— start —

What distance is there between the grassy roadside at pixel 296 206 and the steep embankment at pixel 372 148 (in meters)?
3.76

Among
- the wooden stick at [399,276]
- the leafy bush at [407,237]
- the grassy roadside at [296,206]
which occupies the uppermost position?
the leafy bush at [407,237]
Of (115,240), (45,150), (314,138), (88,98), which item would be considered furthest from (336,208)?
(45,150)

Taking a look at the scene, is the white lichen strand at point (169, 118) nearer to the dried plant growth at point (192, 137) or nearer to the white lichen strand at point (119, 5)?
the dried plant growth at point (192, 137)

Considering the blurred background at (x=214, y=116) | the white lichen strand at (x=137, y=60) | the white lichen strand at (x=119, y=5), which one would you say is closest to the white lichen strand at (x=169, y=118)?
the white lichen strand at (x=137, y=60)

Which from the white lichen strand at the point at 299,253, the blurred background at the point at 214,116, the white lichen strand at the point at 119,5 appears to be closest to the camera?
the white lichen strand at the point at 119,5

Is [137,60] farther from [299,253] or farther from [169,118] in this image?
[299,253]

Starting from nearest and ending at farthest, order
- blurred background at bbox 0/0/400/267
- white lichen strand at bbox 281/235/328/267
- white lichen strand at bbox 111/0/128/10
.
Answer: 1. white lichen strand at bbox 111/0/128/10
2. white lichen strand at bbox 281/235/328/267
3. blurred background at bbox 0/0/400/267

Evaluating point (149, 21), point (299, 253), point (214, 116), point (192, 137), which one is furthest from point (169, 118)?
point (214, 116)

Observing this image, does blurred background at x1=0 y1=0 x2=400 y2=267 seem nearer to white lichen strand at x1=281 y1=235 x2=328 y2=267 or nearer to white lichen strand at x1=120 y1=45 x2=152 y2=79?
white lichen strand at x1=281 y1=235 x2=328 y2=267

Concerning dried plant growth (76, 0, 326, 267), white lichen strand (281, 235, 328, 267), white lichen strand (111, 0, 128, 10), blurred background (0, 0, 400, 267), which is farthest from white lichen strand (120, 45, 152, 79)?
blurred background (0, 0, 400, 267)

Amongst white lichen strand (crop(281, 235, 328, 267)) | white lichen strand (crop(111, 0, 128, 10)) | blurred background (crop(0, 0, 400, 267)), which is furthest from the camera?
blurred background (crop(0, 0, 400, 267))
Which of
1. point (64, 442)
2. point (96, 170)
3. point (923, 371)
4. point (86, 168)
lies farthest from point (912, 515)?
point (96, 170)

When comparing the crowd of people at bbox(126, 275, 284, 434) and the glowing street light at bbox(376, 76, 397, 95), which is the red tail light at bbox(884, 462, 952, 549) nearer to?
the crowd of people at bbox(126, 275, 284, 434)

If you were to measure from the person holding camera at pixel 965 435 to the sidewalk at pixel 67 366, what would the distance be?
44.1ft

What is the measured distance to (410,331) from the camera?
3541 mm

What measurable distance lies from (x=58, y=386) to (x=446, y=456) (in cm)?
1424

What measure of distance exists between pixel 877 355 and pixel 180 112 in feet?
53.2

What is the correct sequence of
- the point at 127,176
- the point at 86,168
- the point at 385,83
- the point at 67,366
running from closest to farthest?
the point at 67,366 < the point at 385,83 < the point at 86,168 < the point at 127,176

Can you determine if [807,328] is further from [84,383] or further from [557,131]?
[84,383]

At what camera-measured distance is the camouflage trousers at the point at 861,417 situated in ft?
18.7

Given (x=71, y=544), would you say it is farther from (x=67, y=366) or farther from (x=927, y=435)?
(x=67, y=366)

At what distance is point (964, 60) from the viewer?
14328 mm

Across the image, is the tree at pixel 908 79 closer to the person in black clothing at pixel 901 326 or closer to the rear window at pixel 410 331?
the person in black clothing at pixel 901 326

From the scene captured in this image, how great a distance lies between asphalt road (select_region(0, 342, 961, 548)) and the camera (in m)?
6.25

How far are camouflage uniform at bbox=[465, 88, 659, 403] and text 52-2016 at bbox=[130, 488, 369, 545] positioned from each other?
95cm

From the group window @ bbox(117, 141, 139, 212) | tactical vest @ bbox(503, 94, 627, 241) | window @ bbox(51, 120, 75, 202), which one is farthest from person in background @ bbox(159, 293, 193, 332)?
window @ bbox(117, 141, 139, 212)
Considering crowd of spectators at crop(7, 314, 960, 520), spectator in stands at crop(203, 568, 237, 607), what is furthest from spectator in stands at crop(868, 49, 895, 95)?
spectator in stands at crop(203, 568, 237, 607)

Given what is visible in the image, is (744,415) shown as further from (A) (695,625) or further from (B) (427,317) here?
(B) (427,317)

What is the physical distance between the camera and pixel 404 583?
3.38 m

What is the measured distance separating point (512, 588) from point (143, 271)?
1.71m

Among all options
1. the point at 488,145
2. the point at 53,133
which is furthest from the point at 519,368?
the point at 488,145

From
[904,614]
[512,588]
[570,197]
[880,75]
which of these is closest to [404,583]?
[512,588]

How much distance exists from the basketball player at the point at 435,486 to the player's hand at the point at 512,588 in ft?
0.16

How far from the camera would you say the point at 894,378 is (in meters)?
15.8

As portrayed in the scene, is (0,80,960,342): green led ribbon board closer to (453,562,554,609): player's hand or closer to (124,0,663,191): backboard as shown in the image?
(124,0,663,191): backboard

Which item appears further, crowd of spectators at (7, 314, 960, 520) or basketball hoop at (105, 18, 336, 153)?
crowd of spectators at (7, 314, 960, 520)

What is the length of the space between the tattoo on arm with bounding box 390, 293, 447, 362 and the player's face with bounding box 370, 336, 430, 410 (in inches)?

— end —

**Work required**
Copy out all of the material above line for line, with no changes.

**Solution for this exercise**
What distance is there between the grassy roadside at pixel 296 206 and the steep embankment at pixel 372 148 (in meters)?
3.76

Among
- the wooden stick at [399,276]
- the leafy bush at [407,237]
- the grassy roadside at [296,206]
which occupies the uppermost position?
the leafy bush at [407,237]
Of (115,240), (45,150), (314,138), (88,98), which item would be considered furthest from (336,208)?
(45,150)

Taking a look at the scene, is the white lichen strand at point (169, 118) nearer to the dried plant growth at point (192, 137) or nearer to the white lichen strand at point (119, 5)?
the dried plant growth at point (192, 137)

Considering the blurred background at (x=214, y=116) | the white lichen strand at (x=137, y=60) | the white lichen strand at (x=119, y=5), which one would you say is closest to the white lichen strand at (x=169, y=118)?
the white lichen strand at (x=137, y=60)

Which from the white lichen strand at the point at 299,253, the blurred background at the point at 214,116, the white lichen strand at the point at 119,5 appears to be closest to the camera?
the white lichen strand at the point at 119,5

Is [137,60] farther from [299,253] or farther from [169,118] in this image?
[299,253]

Starting from nearest and ending at farthest, order
- blurred background at bbox 0/0/400/267
- white lichen strand at bbox 281/235/328/267
- white lichen strand at bbox 111/0/128/10
.
Answer: 1. white lichen strand at bbox 111/0/128/10
2. white lichen strand at bbox 281/235/328/267
3. blurred background at bbox 0/0/400/267

Evaluating point (149, 21), point (299, 253), point (214, 116), point (192, 137), which one is furthest from point (169, 118)?
point (214, 116)

Observing this image, does blurred background at x1=0 y1=0 x2=400 y2=267 seem nearer to white lichen strand at x1=281 y1=235 x2=328 y2=267 or nearer to white lichen strand at x1=120 y1=45 x2=152 y2=79?
white lichen strand at x1=281 y1=235 x2=328 y2=267

Concerning dried plant growth (76, 0, 326, 267), white lichen strand (281, 235, 328, 267), white lichen strand (111, 0, 128, 10), blurred background (0, 0, 400, 267), which is farthest from white lichen strand (120, 45, 152, 79)?
blurred background (0, 0, 400, 267)

Amongst white lichen strand (crop(281, 235, 328, 267)) | white lichen strand (crop(111, 0, 128, 10)) | blurred background (crop(0, 0, 400, 267)), which is furthest from the camera?
blurred background (crop(0, 0, 400, 267))
Which of
1. point (64, 442)
2. point (96, 170)
3. point (923, 371)
4. point (86, 168)
lies farthest from point (912, 515)?
point (96, 170)

When comparing the crowd of people at bbox(126, 275, 284, 434) and the glowing street light at bbox(376, 76, 397, 95), which is the red tail light at bbox(884, 462, 952, 549) nearer to?
the crowd of people at bbox(126, 275, 284, 434)

If you were to measure from the person holding camera at pixel 965 435 to the sidewalk at pixel 67 366, what would the distance be?
44.1ft

What is the measured distance to (410,331) from the camera?
3541 mm

What measurable distance lies from (x=58, y=386) to (x=446, y=456) (in cm)?
1424

What measure of distance exists between pixel 877 355 and pixel 180 112 in feet?
53.2

What is the correct sequence of
- the point at 127,176
- the point at 86,168
- the point at 385,83
- the point at 67,366
running from closest to farthest?
the point at 67,366 < the point at 385,83 < the point at 86,168 < the point at 127,176

Can you determine if [807,328] is further from [84,383] or further from [557,131]?
[84,383]

At what camera-measured distance is the camouflage trousers at the point at 861,417 situated in ft?
18.7

Given (x=71, y=544), would you say it is farther from (x=67, y=366) or farther from (x=927, y=435)?
(x=67, y=366)

At what distance is point (964, 60) from the viewer?
14328 mm

Across the image, is the tree at pixel 908 79 closer to the person in black clothing at pixel 901 326 or closer to the rear window at pixel 410 331?
the person in black clothing at pixel 901 326

From the scene captured in this image, how great a distance lies between asphalt road (select_region(0, 342, 961, 548)) and the camera (in m)?
6.25

How far are camouflage uniform at bbox=[465, 88, 659, 403] and text 52-2016 at bbox=[130, 488, 369, 545] positioned from each other?
95cm

From the group window @ bbox(117, 141, 139, 212) | tactical vest @ bbox(503, 94, 627, 241) | window @ bbox(51, 120, 75, 202), which one is farthest from person in background @ bbox(159, 293, 193, 332)?
window @ bbox(117, 141, 139, 212)
Considering crowd of spectators at crop(7, 314, 960, 520), spectator in stands at crop(203, 568, 237, 607), what is furthest from spectator in stands at crop(868, 49, 895, 95)?
spectator in stands at crop(203, 568, 237, 607)

Given what is visible in the image, is (744,415) shown as further from (A) (695,625) or further from (B) (427,317) here?
(B) (427,317)

What is the physical distance between the camera and pixel 404 583?
3.38 m

What is the measured distance separating point (512, 588) from point (143, 271)?
1.71m

Among all options
1. the point at 488,145
2. the point at 53,133
which is furthest from the point at 519,368?
the point at 488,145

From
[904,614]
[512,588]
[570,197]
[880,75]
which of these is closest to [404,583]?
[512,588]

How much distance exists from the basketball player at the point at 435,486 to the player's hand at the point at 512,588 in ft?
0.16

How far from the camera would you say the point at 894,378 is (in meters)?
15.8

As portrayed in the scene, is (0,80,960,342): green led ribbon board closer to (453,562,554,609): player's hand or closer to (124,0,663,191): backboard as shown in the image?
(124,0,663,191): backboard

Which item appears further, crowd of spectators at (7, 314, 960, 520) or basketball hoop at (105, 18, 336, 153)?
crowd of spectators at (7, 314, 960, 520)

What is the length of the space between the tattoo on arm with bounding box 390, 293, 447, 362 and the player's face with bounding box 370, 336, 430, 410 (in inches)?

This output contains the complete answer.